Nairobi hosts Eritrea-Ethiopia talks | News | Al Jazeera

Nairobi hosts Eritrea-Ethiopia talks

UN peacekeepers have met senior military officers from Ethiopia and Eritrea in Nairobi in a bid to calm soaring tensions over their border that have raised fears of renewed conflict between the two countries.

    Ethiopian soldiers on the Eritrean border

    Two days after the UN Security Council threatened the arch-rival neighbours with sanctions if they returned to war, the UN Mission in Ethiopia and Eritrea (UNMEE) hosted the closed-door talks in the Kenyan capital on Friday, officials said.
      
    There was no immediate word on any outcome as none of the parties spoke with reporters after the meeting at a Nairobi hotel, but an UNMEE official said the mission would release a statement about it on Saturday.
      
    The gathering was the first of the so-called "Military Coordination Commission" (MCC) to be held since UNMEE reported this month that the border had become "tense and potentially volatile" with troop movements on both sides.
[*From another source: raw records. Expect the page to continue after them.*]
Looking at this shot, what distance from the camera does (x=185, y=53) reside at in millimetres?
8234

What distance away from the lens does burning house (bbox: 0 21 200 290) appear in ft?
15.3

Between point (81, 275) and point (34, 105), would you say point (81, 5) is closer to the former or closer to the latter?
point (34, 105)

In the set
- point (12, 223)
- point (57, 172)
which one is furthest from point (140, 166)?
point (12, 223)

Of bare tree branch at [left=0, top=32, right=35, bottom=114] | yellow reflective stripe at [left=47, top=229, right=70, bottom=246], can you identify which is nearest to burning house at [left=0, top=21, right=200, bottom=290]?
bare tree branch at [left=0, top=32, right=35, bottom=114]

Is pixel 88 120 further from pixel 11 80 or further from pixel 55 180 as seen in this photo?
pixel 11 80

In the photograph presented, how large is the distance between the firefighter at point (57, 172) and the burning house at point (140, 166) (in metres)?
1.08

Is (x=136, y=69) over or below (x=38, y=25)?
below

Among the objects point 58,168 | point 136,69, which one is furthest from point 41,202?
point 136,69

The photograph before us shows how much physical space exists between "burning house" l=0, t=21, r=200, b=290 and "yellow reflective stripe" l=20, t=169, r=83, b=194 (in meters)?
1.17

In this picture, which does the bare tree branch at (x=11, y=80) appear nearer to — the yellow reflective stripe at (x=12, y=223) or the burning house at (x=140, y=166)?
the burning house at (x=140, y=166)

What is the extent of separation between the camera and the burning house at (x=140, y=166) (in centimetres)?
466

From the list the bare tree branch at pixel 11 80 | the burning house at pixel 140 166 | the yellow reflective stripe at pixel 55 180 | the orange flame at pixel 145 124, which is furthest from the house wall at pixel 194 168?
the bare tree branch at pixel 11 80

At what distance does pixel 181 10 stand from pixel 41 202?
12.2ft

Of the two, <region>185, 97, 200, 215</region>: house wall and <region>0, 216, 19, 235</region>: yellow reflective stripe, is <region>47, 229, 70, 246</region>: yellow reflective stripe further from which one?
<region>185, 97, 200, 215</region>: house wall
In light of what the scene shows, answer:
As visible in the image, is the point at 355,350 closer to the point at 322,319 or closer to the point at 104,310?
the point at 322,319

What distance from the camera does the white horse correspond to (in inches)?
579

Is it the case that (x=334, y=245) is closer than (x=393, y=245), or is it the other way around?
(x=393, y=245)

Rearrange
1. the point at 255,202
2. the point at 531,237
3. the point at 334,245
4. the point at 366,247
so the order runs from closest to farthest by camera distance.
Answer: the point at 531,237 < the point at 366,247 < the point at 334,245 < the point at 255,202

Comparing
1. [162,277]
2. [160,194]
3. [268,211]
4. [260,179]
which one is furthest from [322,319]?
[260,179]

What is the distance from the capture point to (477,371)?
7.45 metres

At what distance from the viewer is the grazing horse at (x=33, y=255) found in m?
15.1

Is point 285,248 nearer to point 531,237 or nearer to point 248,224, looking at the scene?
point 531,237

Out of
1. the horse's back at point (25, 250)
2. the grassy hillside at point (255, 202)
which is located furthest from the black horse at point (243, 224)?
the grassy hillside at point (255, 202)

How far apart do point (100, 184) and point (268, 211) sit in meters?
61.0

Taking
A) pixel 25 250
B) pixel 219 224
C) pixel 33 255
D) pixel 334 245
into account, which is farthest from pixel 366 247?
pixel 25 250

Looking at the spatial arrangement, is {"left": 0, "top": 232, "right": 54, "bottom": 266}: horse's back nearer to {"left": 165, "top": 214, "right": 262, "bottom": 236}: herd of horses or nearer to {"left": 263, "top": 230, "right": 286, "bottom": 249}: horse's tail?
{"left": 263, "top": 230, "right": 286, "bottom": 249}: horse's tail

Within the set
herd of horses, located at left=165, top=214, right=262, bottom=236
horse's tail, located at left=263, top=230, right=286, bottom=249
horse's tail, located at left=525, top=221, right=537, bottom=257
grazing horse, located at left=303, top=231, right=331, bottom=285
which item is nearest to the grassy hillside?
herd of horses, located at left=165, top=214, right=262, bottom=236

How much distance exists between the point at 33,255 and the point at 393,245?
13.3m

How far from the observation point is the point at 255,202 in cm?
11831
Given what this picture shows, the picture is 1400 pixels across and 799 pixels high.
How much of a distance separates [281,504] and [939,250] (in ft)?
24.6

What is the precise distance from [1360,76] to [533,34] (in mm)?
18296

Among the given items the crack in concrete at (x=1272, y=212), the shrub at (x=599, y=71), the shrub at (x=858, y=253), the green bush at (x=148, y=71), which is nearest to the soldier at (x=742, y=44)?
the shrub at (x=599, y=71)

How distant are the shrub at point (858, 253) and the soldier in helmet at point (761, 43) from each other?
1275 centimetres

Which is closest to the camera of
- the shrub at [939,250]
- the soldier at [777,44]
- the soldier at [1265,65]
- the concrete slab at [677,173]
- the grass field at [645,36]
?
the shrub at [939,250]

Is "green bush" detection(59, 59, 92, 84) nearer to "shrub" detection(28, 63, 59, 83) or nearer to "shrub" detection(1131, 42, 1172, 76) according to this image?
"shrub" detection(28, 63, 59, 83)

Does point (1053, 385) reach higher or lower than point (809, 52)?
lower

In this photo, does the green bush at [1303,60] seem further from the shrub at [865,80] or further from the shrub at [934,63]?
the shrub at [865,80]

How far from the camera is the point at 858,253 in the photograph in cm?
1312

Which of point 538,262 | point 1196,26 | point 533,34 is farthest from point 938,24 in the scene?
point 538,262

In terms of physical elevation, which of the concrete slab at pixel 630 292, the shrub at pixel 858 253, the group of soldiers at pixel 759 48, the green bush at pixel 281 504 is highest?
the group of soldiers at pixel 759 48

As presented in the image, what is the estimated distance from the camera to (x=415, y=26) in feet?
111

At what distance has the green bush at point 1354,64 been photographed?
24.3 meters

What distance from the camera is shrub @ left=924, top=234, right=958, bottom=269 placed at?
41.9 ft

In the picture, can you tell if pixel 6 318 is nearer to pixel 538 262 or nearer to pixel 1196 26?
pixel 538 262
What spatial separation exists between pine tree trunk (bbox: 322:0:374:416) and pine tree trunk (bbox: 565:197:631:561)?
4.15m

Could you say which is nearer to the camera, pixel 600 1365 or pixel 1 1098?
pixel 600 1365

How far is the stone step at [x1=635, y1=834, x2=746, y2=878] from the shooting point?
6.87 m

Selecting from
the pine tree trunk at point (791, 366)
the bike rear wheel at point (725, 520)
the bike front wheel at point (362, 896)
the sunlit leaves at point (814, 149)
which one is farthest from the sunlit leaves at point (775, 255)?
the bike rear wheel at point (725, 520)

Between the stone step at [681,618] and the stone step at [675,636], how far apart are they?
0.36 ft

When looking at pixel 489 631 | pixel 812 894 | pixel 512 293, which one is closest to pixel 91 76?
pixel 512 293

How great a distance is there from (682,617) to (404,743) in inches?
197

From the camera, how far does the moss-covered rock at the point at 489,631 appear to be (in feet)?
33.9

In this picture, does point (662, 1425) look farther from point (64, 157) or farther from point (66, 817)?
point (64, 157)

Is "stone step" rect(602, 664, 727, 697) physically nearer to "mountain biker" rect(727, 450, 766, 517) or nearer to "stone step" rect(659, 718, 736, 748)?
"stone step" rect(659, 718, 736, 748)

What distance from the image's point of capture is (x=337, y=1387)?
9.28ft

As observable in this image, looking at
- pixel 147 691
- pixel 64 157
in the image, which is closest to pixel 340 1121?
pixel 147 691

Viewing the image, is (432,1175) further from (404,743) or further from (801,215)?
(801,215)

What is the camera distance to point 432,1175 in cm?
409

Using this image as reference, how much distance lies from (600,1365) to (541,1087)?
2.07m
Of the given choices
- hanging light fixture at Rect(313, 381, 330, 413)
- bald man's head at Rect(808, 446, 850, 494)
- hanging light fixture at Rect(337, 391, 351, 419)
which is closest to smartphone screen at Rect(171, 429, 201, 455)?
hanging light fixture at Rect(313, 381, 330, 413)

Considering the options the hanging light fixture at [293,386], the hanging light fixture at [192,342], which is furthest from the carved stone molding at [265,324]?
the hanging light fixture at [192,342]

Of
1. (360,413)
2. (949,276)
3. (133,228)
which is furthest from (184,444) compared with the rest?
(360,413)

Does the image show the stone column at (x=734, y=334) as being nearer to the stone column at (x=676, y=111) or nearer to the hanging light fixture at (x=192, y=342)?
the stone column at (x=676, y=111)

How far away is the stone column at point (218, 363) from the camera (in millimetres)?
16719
    On Thursday, UNMEE said a small group of Ethiopian troops had temporarily breached the 25km wide Temporary Security Zone (TSZ) that hugs the 1000km border earlier this week. 

    Warning
      
    On Wednesday, the Security Council warned that both sides would face economic and diplomatic sanctions if they returned to war, and said Eritrea could be imposed with such measures if it did not rescind its restrictions on UNMEE.
                                                                                                                                                                                            Ethiopia has yet to formally respond to either the Security Council resolution or the report that some its troops had occupied an area in the eastern sector of the TSZ from Saturday to Wednesday.
      
    But Eritrea has criticised the resolution as a "recipe for more conflict" and attacked the council for failing to forcefully demand that Ethiopia should accept a binding 2002 border demarcation it has thus far refused to accept.